Schade. Die bekannten Rußland-Experten Michel Meyer und Michel Tatu (letzterer
mit seinem bahnbrechenden Buch "Macht und Ohnmacht im Kreml" (1968))
haben 1991 - 3 Wochen vor dem Putsch gegen Gorbatschow - einen Thriller
vorgelegt, in dem gerade gegen Gorbatschow geputscht wird. Die Duplizität der
Ereignisse war so offensichtlich, daß der Spiegel in der Putschwoche eine
begeisterte Rezension über dieses Buch schrieb. Leider hielt der Titel nicht,
was er versprach. Zwar beweisen die Autoren erhebliche Kenntnisse über Rußland
und die sowjetische Staats- und Regierungsspitze mit zahlreichen Anspielungen
(etwa über den mysteriösen Absturz des sowjetischen Generalstabschefs Birjusows
und des ZK-Abteilungsleiters des Militärs nach Chruschtschows Sturz). Insgesamt
jedoch wird dieses Wissen mit einer sehr langatmigen Geschichte verbunden, nach
dem Motto: Gorbatschow hat einen Putsch inszeniert, um seine Widersacher
loszuwerden. Wenn man bedenkt, daß nicht Gorbatschow, sondern - wenn überhaupt -
Jelzin der Nutznießer des Putsches war, so ist zwar die genaue Analyse der
sowjetischen Machtverhältnisse und des Ablaufes des Putsches interessant (fast
genauso erfolgte er 3 Wochen nach Erscheinen des Buches), jedoch haben die
Autoren versäumt, den Thriller glaubwürdig zu gestalten; unglaubhafte
Action-Szenen und Personen (die Charakterisierung ist ebenfalls nicht stimmig),
so daß es sich nach meiner Überzeugung um eine Schnellproduktion handelt.
Schade, hätten die Autoren mehr Sorgfalt auf die Thrillerhandlung gelegt, wäre
mehr dabei herausgekommen.
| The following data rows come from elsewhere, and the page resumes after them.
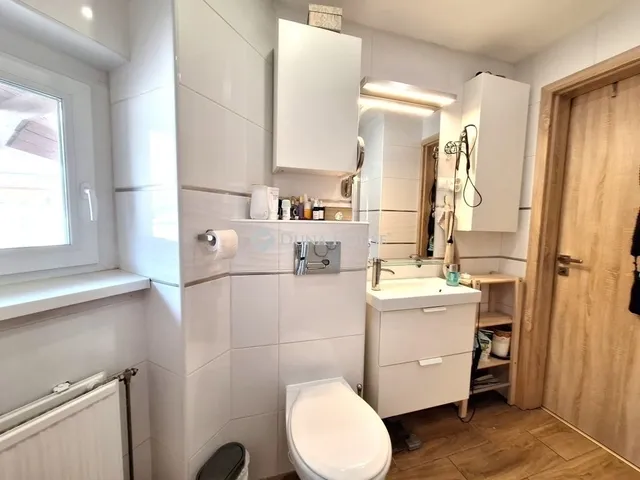 Eladó lakás Kecskemét, Belváros 40 nm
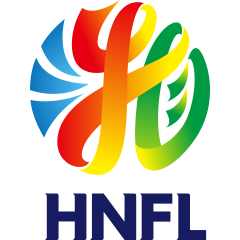 湖南省足球联赛 常德队vs衡阳队20251005封面图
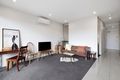 Property photo of 7/2 Maddock Street Windsor VIC 3181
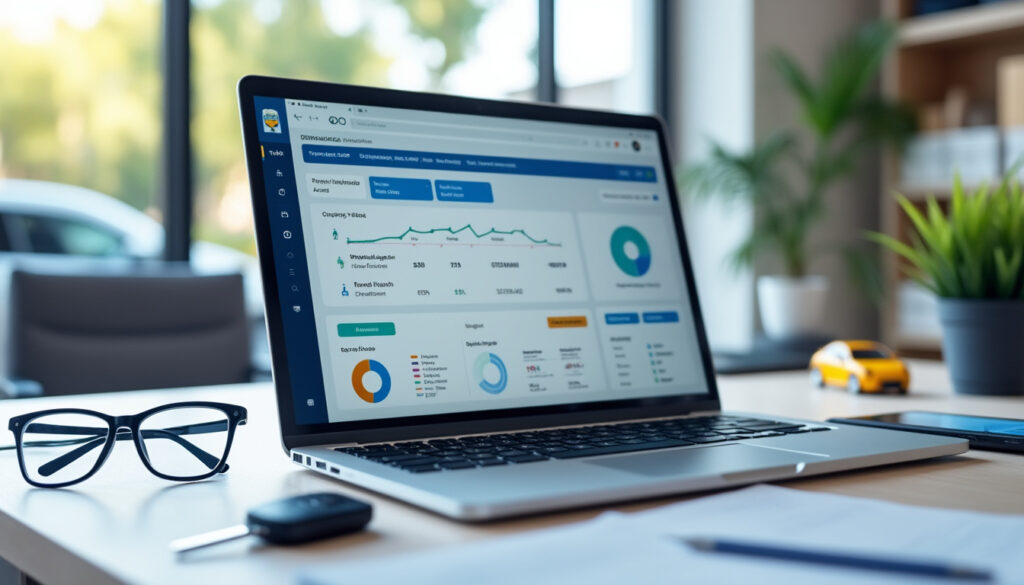 accédez facilement à elgéaweb connexion, votre logiciel de gestion dédié aux auto-écoles, pour simplifier l'organisation de vos cours et la gestion administrative.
So ist der Roman für mich weder Fisch noch Fleisch:
der politische Teil ist für Thrillerleser zu ausführlich und zu langatmig, für
Politikinteressierte ist wiederum die Thrillerhandlung zu unglaubwürdig.
Fazit
Etwas mehr Sorgfalt statt Schielen nach Verkaufserfolg hätte dem Buch gut getan.